**課題の構成**
a - 下の鵜の木の自然林伐採に関する文章によると、伐採された自然林はいつからほぼ手つかずだったのですか。
b - 下の鵜の木の自然林伐採に関する文章で、筆者が「奇跡の森」という表現を使っている理由を、文章が述べるとおりに一〜三文で説明してください。

== 文書抜粋 ==

東急不動産は「(仮称)ブランズシティ久が原計画」のために東京都大田区鵜の木の自然林を伐採した。江戸時代からほぼ手つかずの貴重な自然林であった。これは東急不動産の住民無視体質を示すものである。マンション建設反対運動が起きたブランズ市川真間やブランズシティ守谷、二子玉川ライズなどとも共通する。東急不動産は同じ大田区鵜の木のザ・久が原レジデンスでもマンション建設反対運動を起こされた。

東急不動産の自然林伐採を朝日新聞は奇跡の森伐採と報道した(重政紀元「江戸からの「奇跡の森」、開発で伐採 なぜ守れなかった」朝日新聞2015年1月18日)。奇跡の森は朝日新聞のネーミングである。朝日新聞が、この問題を報道したことは非常に素晴らしいことである。奇跡の森はキーワードとして広がったために私も使用している。これは戦略的な割りきりであり、奇跡の森という表現の良し悪しは別問題である。

実際のところ、奇跡の森とのネーミングに対して戸惑いも見られる。従軍慰安婦の誤報に絡めて過剰・大袈裟なネーミングではないかとの声もある。これは東急不動産の開発を批判する側からも出ている。

「第4回の住民説明会の際も、昆虫学者の方が、何百年も人間の手が入っていないので貴重だとは仰っていましたが、それにしても「奇跡の森」という表現はちょっとオーバーなんじゃないですかね」(「ええっ?「奇跡の森」だったの?」『(仮称)ブランズシティ久が原ってどうよ?』2015年1月18日)

ここに住民運動の政治的幅広さがある。地域の環境を破壊する東急不動産のマンションに反対する上で右翼も左翼もない。むしろ良好な住環境を守ることは保守の思想と親和性がある。

Twitterのコメントでも今回は東急不動産が土地所有者ということで好き勝手に伐採したが、外国勢力に土地所有者になることを恐れる意見もあった。「この記事の内容だけを見れば環境関連の問題だけど、国防や資源に関わる用地の日本人名義の外国からの買収への規制や対処は進んでいるのだろうか」

===
== 提供資料 ==

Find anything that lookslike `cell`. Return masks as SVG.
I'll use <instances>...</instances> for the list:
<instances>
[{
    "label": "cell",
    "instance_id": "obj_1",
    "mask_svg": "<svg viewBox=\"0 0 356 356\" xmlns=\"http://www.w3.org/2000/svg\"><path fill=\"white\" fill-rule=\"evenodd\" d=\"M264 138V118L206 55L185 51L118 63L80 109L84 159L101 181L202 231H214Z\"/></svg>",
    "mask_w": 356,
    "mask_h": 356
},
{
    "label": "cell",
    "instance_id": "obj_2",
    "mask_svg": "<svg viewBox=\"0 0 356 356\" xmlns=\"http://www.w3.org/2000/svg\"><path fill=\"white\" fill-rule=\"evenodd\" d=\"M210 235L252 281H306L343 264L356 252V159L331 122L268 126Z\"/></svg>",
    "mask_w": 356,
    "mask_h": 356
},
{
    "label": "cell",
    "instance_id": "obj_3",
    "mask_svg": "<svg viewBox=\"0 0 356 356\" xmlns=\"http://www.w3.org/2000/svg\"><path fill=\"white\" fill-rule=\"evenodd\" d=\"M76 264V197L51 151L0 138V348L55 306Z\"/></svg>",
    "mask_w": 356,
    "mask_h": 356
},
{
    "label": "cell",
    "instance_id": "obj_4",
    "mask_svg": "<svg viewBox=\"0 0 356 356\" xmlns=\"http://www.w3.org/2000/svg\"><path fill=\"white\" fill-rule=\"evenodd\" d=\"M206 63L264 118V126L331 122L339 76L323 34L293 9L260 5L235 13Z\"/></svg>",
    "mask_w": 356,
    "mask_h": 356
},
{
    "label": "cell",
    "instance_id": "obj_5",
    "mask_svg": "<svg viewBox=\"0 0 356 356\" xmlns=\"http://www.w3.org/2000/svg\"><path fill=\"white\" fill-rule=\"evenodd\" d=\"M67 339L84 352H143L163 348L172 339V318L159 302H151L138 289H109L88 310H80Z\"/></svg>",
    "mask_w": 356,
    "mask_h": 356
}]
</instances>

===

**順番の解答**
a - 江戸時代からほぼ手つかずでした。

b - 「奇跡の森」が朝日新聞の報道をきっかけにキーワードとして広がったため、筆者もこの表現を使っています。これは戦略的な割りきりであり、表現の良し悪しは別問題だとしています。